WRITTEN TASK
Quote every line of the records below verbatim, leaving the pictures out of your answer.
- - -
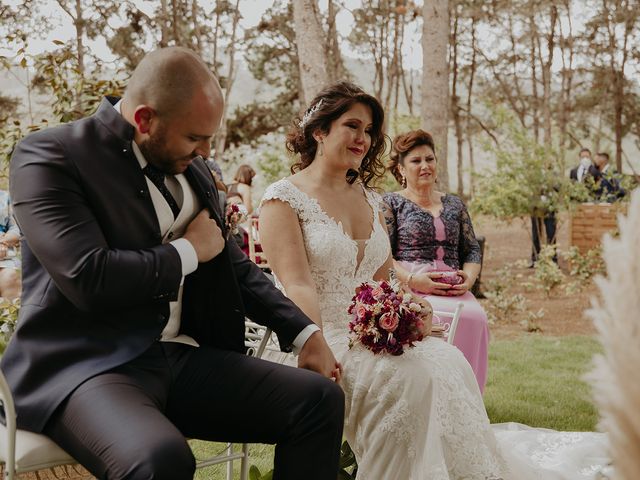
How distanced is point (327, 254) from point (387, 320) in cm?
58

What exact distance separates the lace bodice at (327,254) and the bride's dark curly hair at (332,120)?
1.08 feet

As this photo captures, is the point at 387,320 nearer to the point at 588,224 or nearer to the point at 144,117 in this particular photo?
the point at 144,117

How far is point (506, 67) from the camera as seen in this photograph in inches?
1094

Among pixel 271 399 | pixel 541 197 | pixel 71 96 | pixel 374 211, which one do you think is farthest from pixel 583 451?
pixel 541 197

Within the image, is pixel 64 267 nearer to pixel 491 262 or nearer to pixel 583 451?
pixel 583 451

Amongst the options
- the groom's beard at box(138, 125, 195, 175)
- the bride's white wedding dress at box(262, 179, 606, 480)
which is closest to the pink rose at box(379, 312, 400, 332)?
the bride's white wedding dress at box(262, 179, 606, 480)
- - -
TASK RESPONSE
How distanced is point (327, 254) from point (387, 320) in cm?
58

What exact distance separates the lace bodice at (327,254) and the bride's dark curly hair at (332,120)?
1.08 feet

As this photo captures, is the point at 387,320 nearer to the point at 588,224 or nearer to the point at 144,117 in this particular photo?
the point at 144,117

How far is point (506, 67) from the camera as seen in this photograph in inches?
1094

Among pixel 271 399 | pixel 541 197 | pixel 71 96 | pixel 374 211, which one do you think is farthest from pixel 583 451?
pixel 541 197

Within the image, is pixel 64 267 nearer to pixel 491 262 or nearer to pixel 583 451?
pixel 583 451

Amongst the options
- the groom's beard at box(138, 125, 195, 175)
- the bride's white wedding dress at box(262, 179, 606, 480)
which is closest to the pink rose at box(379, 312, 400, 332)?
the bride's white wedding dress at box(262, 179, 606, 480)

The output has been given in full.